If the stock market applied the same multiple to Renault-Nissan as it does to Tesla (TSLA) today, Renault-Nissan would be by far the biggest car company globally by market cap.

If Renault-Nissan fulyl merged, the company could also save billions more per year. At least it’s moving ever closer (for example, battery supply fpr future EVs coming from LG Chem for both companies).

The overwhelming majority of the alliance’s sales and profits are in ICEv.

Stock market does not evaluate based on past profits but discounted projected future profits.l

Yeah, Nissan and Renault are queen of the pigs. Also if you do the comparison using sales dollars rather than units then the percentages change dramatically.

You could use dollars, euros, or kWh and the tables would look dramatically different.

The goal is to get an individual out of his/her daily ICE commuter into a BEV. So number of BEVs sold is the only number that matters.

I would modify that slightly. The goal is to reduce the amount of gasoline that would have been burned otherwise. The closest proxy we have to that is miles driven. Therefore, I would argue that EV miles is the statistic that matters more than kWh, # cars, etc.

You can apply this to PHEVs/EREVs as well. Of course, in the US we find that Volts have driven more EV miles than Leafs, which would make them the leader.

Yeah, getting 10 people out of a Hummer H2 and into a EV reduces gasoline use much more than getting 10 people out of a Prius and into a EV.

If the leaf owners just drive less than volt owners cease they make life choices to live close to work or reduce unnecessary trips, isn’t that best for the environment, traffic, and wear on roads? I’m not sure that the volt being driven more miles on average than the Leaf makes it better for the environment. Encouraging longer commutes is bad regardless of the vehicle driven. I’m not saying that the Volt isn’t saving a lot of gas use, but I wouldn’t say it is better for the environment than a Leaf because of its range. More practical, yes. But not better for the environment from a social engineering standpoint.

[Tasks to perform]
**1.** In the comment thread on electric car sales, rewrite the paragraph that begins "I would modify that slightly" in fewer words, keeping its main points.
**2.** Write the next comment in the thread on electric car sales and gasoline use, picking up after its final comment.

[Information supplied]

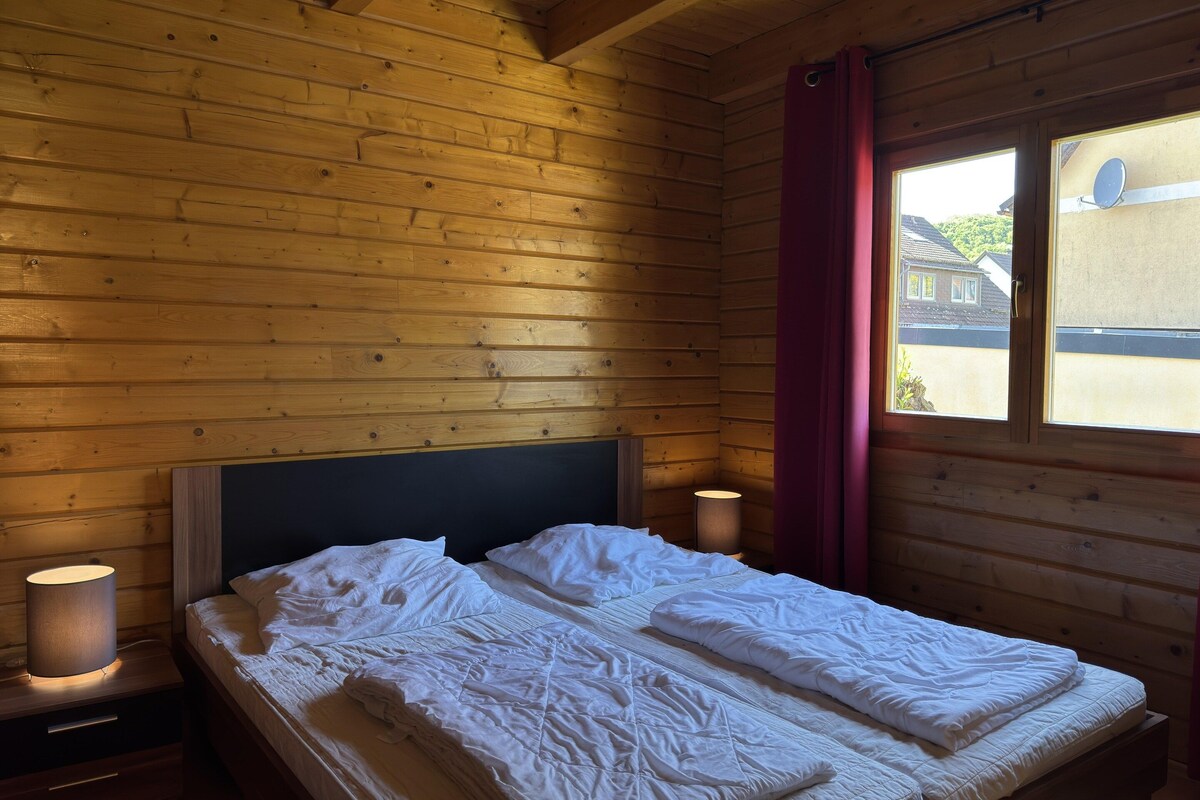 A wooden cabin room with a bed, a nightstand, a lamp, and a window with a view of houses.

[Answers to this exercise]
**1.** The real goal is to cut the gasoline that would otherwise be burned. Miles driven is the closest proxy for that, so EV miles matter more than kWh or the number of cars sold.

**2.**
You are making a big assumption here, and that is that the people are deciding how close to live to work based on their car. You have that exactly backwards – people chose their car based on what fits their needs, including their commute distance. I agree that sprawl and long commutes is an issue. But don’t blame that on the car. The Volt meets people where they are, allowing for more electric miles than the Leaf. If somebody has a commute too long for a Leaf, but chooses a Volt instead, then the Volt enabled them to drive 40 miles/day without gasoline. The Leaf cannot do that because it wouldn’t work in the first place. Therefore the Volt is absolutely offsetting the gasoline that they would have burned if they chose, say, a Prius instead. The elephant in the room is the fact that people travel more trips than simply their commute. My daily driving averages 25-30 miles. However, I often take trips longer than 150 miles. A Leaf works for me because we can take my wife’s car out of town. If I had one car, then it wouldn’t work even though I chose to live 2.5 miles… Read more »

Gibber. That is not true. The point of electric transportation is not to reduce emissions, but to give people better and more convenient cars. And for heavy trucking the point is to reduce the costs of logistics.

If we want to reduce carbon emission, the most efficient way would be to mix synthetic diesel and synthetic kerosene into fossil fuels.

Not true. If it were, we would have given tax credits to early adopter of flat screen TVs because most of us want to enjoy better TV watching. We clearly did not. It does not hurt that EVs are typically more enjoyable to drive, but that is not the reason to incentivize their adoption. Reducing emissions and strengthening national security are justifiable reasons to put the tax payer on the hook until the technology has fully mature.

An BEV kWh … GWh comparison:

Renault: ~22 kWh * 58,000 = 1.28 GWh
Nissan: 24 kWh * 142,000 = 3.41 GWh
Nissan+Renault: ………… = 4.68 GWh
Tesla: ~83 kWh * 50,000 = 4.15 GWh

~approx. numbers … globally est. 10+ GWh energy storage now in use by BEVs for transportation (not including PHEV energy storage)

Average daily electric miles driven would be the fairest indicator of impact

Not entirely.

They are not glamorous, but petrol saved by hybrids and micro hybrids are also a big part of the impact of electrification.

The Prius for instance may have travelled negligible miles under electric, but they have not half saved some fuel.

An interesting comparison would be total eVMT (EV Miles Traveled).

Good stuff.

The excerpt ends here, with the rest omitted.